**Direction**
Copy out the records below exactly as they appear, starting at the line that contains "Is school child" and continuing through the end of the records.

**Data excerpts**
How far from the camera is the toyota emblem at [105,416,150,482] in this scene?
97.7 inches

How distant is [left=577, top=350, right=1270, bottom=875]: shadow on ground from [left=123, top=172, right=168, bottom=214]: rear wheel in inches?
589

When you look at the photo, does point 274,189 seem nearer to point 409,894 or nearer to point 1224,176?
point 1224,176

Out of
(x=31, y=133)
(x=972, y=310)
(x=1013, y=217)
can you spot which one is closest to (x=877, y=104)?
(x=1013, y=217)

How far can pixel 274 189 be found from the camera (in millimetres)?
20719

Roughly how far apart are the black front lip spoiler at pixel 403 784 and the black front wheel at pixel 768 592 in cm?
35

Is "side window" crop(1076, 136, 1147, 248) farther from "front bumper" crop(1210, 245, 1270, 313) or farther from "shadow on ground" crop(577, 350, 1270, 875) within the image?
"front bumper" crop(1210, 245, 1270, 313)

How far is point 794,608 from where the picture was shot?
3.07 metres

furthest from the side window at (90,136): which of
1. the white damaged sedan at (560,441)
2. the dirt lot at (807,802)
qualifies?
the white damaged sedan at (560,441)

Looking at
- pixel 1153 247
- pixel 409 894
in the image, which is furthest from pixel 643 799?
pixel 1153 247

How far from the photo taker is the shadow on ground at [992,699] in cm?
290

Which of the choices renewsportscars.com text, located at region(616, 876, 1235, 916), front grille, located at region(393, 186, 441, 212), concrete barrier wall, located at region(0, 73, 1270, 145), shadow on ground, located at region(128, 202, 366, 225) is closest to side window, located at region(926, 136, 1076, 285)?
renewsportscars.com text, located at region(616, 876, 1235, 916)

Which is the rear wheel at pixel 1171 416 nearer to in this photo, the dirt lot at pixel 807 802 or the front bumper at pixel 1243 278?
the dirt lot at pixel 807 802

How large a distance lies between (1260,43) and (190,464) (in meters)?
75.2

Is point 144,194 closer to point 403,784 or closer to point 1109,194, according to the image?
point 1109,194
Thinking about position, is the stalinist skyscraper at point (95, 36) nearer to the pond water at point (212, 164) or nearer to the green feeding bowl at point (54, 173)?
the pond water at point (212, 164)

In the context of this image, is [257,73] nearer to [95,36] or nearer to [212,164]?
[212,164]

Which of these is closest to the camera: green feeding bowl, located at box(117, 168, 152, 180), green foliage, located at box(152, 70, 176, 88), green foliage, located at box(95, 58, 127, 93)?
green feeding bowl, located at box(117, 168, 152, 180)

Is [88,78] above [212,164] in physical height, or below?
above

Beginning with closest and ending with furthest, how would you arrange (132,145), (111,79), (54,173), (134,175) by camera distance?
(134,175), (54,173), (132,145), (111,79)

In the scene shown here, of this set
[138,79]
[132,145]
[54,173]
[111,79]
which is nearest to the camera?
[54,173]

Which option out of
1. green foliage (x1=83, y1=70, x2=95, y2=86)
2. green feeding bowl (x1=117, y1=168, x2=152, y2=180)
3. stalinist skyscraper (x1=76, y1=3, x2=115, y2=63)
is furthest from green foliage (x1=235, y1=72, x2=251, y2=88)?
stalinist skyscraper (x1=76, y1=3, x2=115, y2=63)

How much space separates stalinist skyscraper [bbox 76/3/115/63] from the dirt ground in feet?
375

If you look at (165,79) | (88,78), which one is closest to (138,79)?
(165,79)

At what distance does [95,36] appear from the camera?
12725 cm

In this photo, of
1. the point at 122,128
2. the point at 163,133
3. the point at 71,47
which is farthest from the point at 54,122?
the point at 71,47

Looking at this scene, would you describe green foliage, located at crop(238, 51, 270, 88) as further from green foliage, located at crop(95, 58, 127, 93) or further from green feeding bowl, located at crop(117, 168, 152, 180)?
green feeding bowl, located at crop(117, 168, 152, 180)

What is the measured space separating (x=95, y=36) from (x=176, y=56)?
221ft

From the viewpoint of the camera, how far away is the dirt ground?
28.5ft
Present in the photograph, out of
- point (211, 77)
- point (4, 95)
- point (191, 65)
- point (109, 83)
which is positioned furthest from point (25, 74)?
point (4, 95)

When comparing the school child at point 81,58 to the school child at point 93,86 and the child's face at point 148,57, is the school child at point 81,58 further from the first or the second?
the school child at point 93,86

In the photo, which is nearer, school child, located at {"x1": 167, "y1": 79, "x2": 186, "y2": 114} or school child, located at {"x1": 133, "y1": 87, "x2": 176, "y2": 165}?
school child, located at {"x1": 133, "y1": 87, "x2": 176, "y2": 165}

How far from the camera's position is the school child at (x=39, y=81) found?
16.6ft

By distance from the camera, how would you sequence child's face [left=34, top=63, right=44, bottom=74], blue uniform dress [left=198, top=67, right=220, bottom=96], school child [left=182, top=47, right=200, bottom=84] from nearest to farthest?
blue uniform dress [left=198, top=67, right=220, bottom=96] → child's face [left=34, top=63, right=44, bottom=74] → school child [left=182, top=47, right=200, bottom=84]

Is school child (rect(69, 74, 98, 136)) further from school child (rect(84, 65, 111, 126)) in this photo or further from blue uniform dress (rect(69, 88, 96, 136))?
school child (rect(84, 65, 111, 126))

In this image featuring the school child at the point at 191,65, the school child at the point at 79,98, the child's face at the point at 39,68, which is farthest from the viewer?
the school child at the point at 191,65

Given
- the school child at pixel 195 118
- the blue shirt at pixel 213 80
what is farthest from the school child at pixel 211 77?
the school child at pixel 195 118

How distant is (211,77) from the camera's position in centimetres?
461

**Result for this task**
Is school child (rect(69, 74, 98, 136)) further from school child (rect(84, 65, 111, 126)) in this photo or further from blue uniform dress (rect(69, 88, 96, 136))?
school child (rect(84, 65, 111, 126))

In this image featuring the school child at the point at 191,65, the school child at the point at 79,98, the child's face at the point at 39,68, which is farthest from the viewer?
the school child at the point at 191,65

Given
- the school child at pixel 195 118
- the blue shirt at pixel 213 80
what is farthest from the school child at pixel 211 77?
the school child at pixel 195 118

How distant is (211,77) from the camera's position in centimetres?
461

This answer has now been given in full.